START Page excerpt

What are the Benefits of Voice Stress Analysis for Law Enforcement?
In August 2002, Dr. Hugh Wilson Ridelhuber and Dr. Patrick Flood submitted a policy review to the Law Enforcement Executive Forum to demonstrate the validity of the Computer Voice Stress Analyzer (CVSA) as a law enforcement tool. Less than a year after the 9/11 attacks, security was on everyone’s minds, and the importance of reliable investigative techniques was becoming increasingly evident. Previously, CVSA had received negative reviews from the polygraph community, but in the wake of both international and domestic threats to national security, Ridelhuber and Flood wanted to correct the record and provide the law enforcement community with a basic introduction to CVSA’s history, benefits, and scientific background. That way, law enforcement professionals could feel confident using this cutting-edge technology to solve criminal cases and keep their communities safe.
Exploring the History and Theoretical Underpinnings of CVSA
Ridelhuber and Flood’s policy review begins by addressing the history and theory behind CVSA. The first scientific experiment on the road to the development of CVSA was conducted in 1971 by Olaf Lippold, who discovered the “muscle micro-tremor.” In his experiment, he observed that involuntary vibrations of arm muscles can be detected when a subject is relaxed, but they disappear when the subject is under stress. This same principle is applied in CVSA exams. The technology detects micro-tremors in the muscles of a person’s throat and larynx when they speak while relaxed but that disappear when the speaker experiences stress.
Following the publication of this study, efforts got underway to develop an instrument that capitalized on the principle. The first instrument was introduced in 1972 by Dektor Counterintelligence and Security, Inc. While their Psychological Stress Evaluator (PSE) was met with initial success, the system didn’t take hold, in part due to criticism from the polygraph community.
Almost two decades passed before the CVSA was introduced as an improvement upon the PSE in 1988. It was initially marketed as an alternative to the polygraph, and by 1994, more and more law enforcement communities were replacing their polygraph systems with CVSA. By the time Ridelhuber and Flood published their policy review in 2002, over 1,300 state and local law enforcement agencies were using CVSA.
The Benefits of CVSA in the Law Enforcement Field
In the second section of the policy review, Ridelhuber and Flood list several key advantages of CVSA, including:
Unlike polygraph examinations, the CVSA allows for a more relaxed atmosphere since the subject isn’t hooked up to special sensors and pressure cuffs. Instead, subjects simply answer questions while a microphone is clipped to their clothing. This calmer environment makes it easier to distinguish a stressed response, since the technology is less likely to pick up situational stress caused by a difficult examination process. The CVSA exam structure also increases the likelihood of an outright confession because subjects can see their results on easy-to-read charts and realize that continued lying won’t help their situation.
The CVSA detects involuntary changes in the movements of the vocal muscles, which cannot be controlled by the subject. While many people have discovered countermeasures that can skew the results of a polygraph examination, the CVSA is not so easily duped.
In addition to standard questioning applications, CVSA technology can also be used in covert operations since an individual’s voice can be recorded and then analyzed with CVSA later. Ridelhuber and Flood assert that this is ideal for counter-terrorism operations, and this capability even makes it possible to analyze old recordings from cold cases. Today, with more police body cameras in use, it could also help police officers detect deception in regular encounters.

END Page excerpt

# [Instructions to follow]
Duplicate the portion of the voice stress analysis passage starting at "Following the publication" and ending at "the polygraph community.". Rely only on the voice stress analysis text when responding.

START Available data

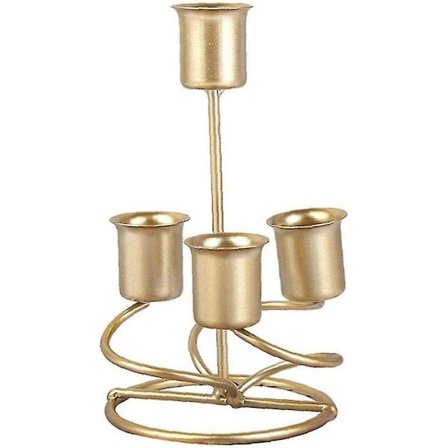 Yaju Eurooppalaistyylinen kynttilänjalka, takorauta, koriste, häät, länsimainen illallinen, rekvisiitta, koti, olohuone, keittiö, joulukoristeet (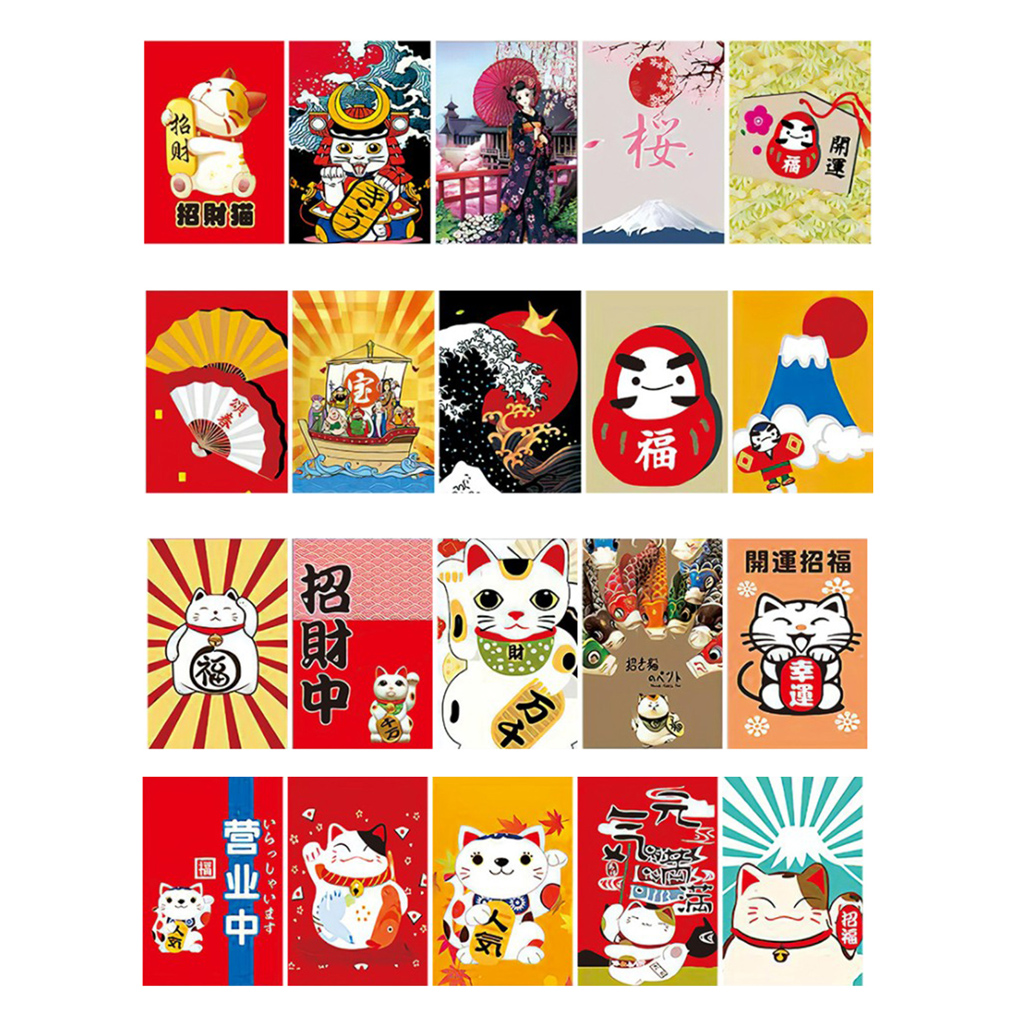 10 Pieces Japanese Style Curtains Bunting Flags Sushi Banners in Pongee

END Available data

# [Result for this exercise]
Following the publication of this study, efforts got underway to develop an instrument that capitalized on the principle. The first instrument was introduced in 1972 by Dektor Counterintelligence and Security, Inc. While their Psychological Stress Evaluator (PSE) was met with initial success, the system didn’t take hold, in part due to criticism from the polygraph community.